Anyway, ‘nuff said on that. Thanks for the Topic, @ace !
I’m with Matt and David on this one.
As a photographer and filmmaker and educator, teaching Fine Art students for decades now, I find Gen AI images unbearable. From the ethics to the outcomes.
When Nikon introduced auto exposure on their film cameras, I vaguely recall they used 40,000 professional images to inform the chip on the camera, working with (and paying) photographers as they did so. Bringing expertise to a wider set of users. Over time that’s progressed to our smart phones and the well exposed, autofocussed, color balanced, auto cropped, moment selected images they produce for everyone.
The first mountain I have to climb with my students is getting them to put the phones aside and pick up a camera where none or very little of that takes place. The cognitive muscle building that happens when your work is crap and constraints are real and you have to work your way through it releases creative voices.
And now GenAI and university leaders are entranced with it, messages about the future and giving our cohort competency flood our inbox. I had one Department head go to a colleague, one of the country’s leading abstract painters and show them the images ChatGPT had made “in the style of” their name. There’s words I could use.

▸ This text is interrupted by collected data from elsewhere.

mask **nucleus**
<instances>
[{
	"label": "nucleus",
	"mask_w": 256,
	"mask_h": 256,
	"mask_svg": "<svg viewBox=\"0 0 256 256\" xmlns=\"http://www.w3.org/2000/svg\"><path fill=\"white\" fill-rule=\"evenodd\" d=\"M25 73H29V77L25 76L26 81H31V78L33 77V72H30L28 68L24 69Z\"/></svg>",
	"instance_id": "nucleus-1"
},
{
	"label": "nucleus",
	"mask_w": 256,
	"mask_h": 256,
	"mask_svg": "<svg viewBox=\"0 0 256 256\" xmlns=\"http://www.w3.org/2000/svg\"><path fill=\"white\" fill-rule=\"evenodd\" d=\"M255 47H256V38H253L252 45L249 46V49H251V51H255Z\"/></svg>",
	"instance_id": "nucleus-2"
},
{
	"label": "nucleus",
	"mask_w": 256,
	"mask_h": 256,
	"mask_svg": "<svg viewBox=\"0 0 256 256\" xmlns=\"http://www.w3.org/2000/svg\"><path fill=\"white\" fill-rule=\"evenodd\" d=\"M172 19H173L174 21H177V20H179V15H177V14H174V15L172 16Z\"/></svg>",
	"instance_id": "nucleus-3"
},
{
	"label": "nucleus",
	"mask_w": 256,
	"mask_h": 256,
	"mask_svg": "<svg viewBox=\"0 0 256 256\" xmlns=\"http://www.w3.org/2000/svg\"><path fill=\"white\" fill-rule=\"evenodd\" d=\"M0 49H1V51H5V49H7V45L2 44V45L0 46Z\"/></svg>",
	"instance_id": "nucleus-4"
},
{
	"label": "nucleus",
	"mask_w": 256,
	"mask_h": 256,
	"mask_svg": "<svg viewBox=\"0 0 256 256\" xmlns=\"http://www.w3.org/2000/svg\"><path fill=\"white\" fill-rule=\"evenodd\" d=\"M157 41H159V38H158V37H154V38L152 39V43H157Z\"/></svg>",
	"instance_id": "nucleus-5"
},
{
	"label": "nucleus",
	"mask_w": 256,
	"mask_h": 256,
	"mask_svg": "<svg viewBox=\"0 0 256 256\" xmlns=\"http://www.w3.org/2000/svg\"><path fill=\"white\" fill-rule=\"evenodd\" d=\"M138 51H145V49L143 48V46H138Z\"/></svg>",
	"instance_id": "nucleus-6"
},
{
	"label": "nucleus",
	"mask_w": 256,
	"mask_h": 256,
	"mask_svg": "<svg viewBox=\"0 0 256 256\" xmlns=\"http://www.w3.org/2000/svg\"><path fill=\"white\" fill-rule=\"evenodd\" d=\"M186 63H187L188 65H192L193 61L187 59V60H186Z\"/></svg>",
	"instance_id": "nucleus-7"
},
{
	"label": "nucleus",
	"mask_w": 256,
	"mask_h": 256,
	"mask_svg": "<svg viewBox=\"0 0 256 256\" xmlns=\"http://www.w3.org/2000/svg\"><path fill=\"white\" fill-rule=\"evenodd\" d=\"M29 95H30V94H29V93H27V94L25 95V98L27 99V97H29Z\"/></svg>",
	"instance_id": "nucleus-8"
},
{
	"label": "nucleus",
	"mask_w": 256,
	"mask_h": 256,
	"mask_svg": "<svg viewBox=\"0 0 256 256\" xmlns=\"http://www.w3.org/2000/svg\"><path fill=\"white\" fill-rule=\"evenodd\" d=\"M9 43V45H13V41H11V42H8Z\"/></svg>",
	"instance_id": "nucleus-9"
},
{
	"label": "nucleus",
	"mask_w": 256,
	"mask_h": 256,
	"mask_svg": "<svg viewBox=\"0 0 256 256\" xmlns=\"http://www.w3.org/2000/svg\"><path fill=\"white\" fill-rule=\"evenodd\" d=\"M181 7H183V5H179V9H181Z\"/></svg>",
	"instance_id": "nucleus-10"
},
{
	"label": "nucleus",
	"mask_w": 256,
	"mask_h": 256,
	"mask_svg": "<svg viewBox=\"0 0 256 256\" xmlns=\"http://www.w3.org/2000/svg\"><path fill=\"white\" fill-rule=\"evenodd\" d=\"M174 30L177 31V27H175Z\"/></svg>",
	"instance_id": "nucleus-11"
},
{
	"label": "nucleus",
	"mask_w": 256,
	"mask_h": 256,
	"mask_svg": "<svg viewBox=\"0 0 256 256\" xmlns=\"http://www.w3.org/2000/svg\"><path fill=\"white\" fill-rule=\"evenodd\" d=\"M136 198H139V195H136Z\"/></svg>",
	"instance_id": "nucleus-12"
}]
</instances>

I did some initial forays to check it out and prepare classes to discuss it, the students weren’t interested. The images are depressing voids.
Just out of curiosity, this is what Gemini (my preferred model of choice) makes of Adam’s original prompt.
Saw an interesting thing in a blog post from UTexas computer scientist Scott Aaronson, which is best excerpted so you can read it before clicking through to the results.
It’s a real Monet painting, isn’t it? No, I didn’t look.
There’s a gas station in my town that has a gag automobile with two front ends welded together. (In other words, the car has no “back” end.) Every now and then, someone posts a picture of it to Facebook or Reddit, and an army of people respond to it, insisting that the picture “obviously” is photoshopped. The best part is that they will give details about the photos that “prove” the photos are fake.
Each year, the car gets driven in the town’s Memorial Day parade. My guess is that if someone posts a video of the vehicle being driven in the parade, today’s experts will insist that it “obviously” was generated by AI.
The best use I’ve seen for AI image generation comes from Dave Barry, who has discovered that he can illustrate his columns with apropos visual absurdity. For instance:
I tried this prompt in CoPilot with similar results. And it would respond with “perhaps in retro 1980s Computer-Magazine style with bold lines and striking colors”. So I replaced the -style of BYTE… with that and it failed again with suggesting “perhaps a vintage computing style …”. I gave up.
I’m in IT and have access. I went to try Firefly..
There is a body-less arm! And the screen images are slop.